* Prompt *
Continue the antitrust news roundup from its final sentence.

Separately, the U.S. Department of Justice’s antitrust division is probing whether Google’s partnership with chatbot maker Character.AI was structured to evade regulatory review and is seeking advance notice of Google’s AI investments as part of broader efforts to rein in the company’s dominance.

Mexico Closes Antitrust Case Against Google, No Fines Imposed

Mexico’s Federal Economic Competition Commission (Cofece) announced on Friday the closure of its multi-year antitrust investigation into Google, clearing the tech giant of allegations related to monopolistic practices in the country. The probe, initiated in 2020, focused on Google’s digital advertising services both on its search engine and third-party websites.

Cofece’s investigation examined whether Google’s advertising platform design gave it an unfair advantage over competitors in the digital advertising market. The watchdog concluded that advertisers were not compelled to purchase ads on third-party sites to advertise on Google’s search engine, effectively negating claims of monopoly abuse.

A Google spokesperson welcomed the decision, stating, “We appreciate COFECE’s decision recognizing that our products give advertisers the freedom and control to use our tools in the ways that best suit their needs.”

Had Cofece found Google guilty, the company could have faced fines up to 8% of its annual revenue in Mexico. Although Alphabet does not publicly disclose specific revenue for Mexico, its “other Americas” region, which includes Latin America, generated approximately $20.4 billion in 2024.

Google continues to face antitrust scrutiny worldwide. In the United States, courts have ruled that Google holds unlawful monopolies in online search and advertising technologies. U.S. regulators have pushed for measures including data sharing and divestitures of key advertising assets to foster competition.

China Postpones Approval of $35 Billion Synopsys-Ansys Merger Amid Rising Trade Tensions

China’s State Administration for Market Regulation (SAMR) has delayed its approval of the $35 billion merger between U.S. software companies Synopsys and Ansys, according to a Financial Times report on Friday. The move comes after U.S. President Donald Trump tightened export controls targeting China’s access to advanced semiconductor design software and other sensitive technologies.

The delay underscores the escalating trade tensions between the world’s two largest economies, even as they reached a tentative trade truce during talks in London earlier this week. The current dispute follows China’s previous curbs on mineral exports, prompting the Trump administration to respond with additional restrictions. These include stricter controls on exports of semiconductor design software — a key area of Synopsys’s business — as well as jet engines and various advanced goods destined for China.

* Provided information *
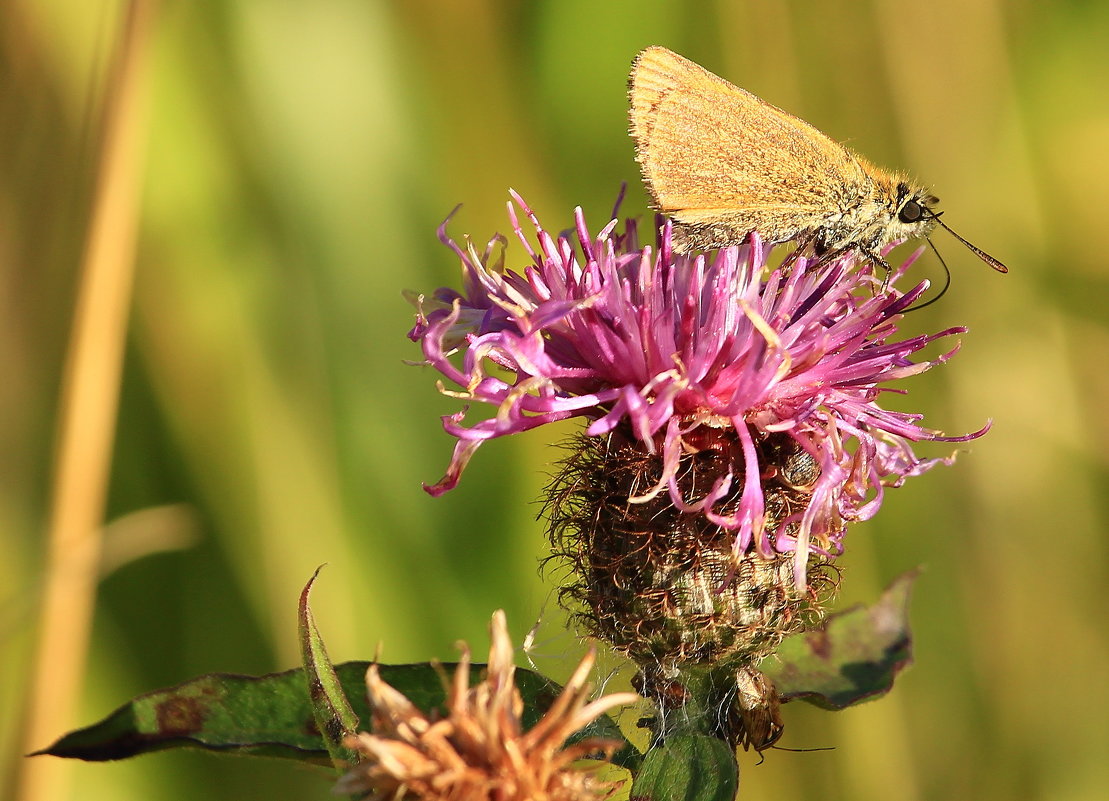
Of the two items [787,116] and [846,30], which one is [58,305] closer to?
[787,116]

* * *

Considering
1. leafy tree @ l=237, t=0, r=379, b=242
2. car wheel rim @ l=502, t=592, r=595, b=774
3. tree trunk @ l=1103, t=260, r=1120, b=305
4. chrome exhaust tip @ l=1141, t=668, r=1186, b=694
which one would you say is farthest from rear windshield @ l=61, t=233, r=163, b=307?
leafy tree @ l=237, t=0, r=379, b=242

* Exercise answer *
The Synopsys-Ansys merger had reached the final stage of the Chinese regulatory process and was widely expected to receive approval by the end of June. However, U.S. actions in late May banning chip design software sales to China added new complications to the review, according to sources cited by the Financial Times.

Neither Synopsys nor Ansys have publicly commented on the reported delay. Reuters, which also attempted to verify the report, said Synopsys declined to comment, while Ansys and Chinese regulators have not responded to inquiries.

The Trump administration’s latest export controls form part of a broader strategy aimed at limiting China’s access to technologies that could enhance its semiconductor manufacturing capabilities and, potentially, its military strength. Washington has also revoked export licenses previously granted to certain suppliers, significantly tightening restrictions on U.S. technology shipments to China.

In a separate development, the U.S. Federal Trade Commission (FTC) last month required Synopsys and Ansys to divest certain assets to address domestic antitrust concerns related to the merger. Synopsys CEO has previously confirmed that the company has obtained regulatory clearances for the deal in all jurisdictions except China.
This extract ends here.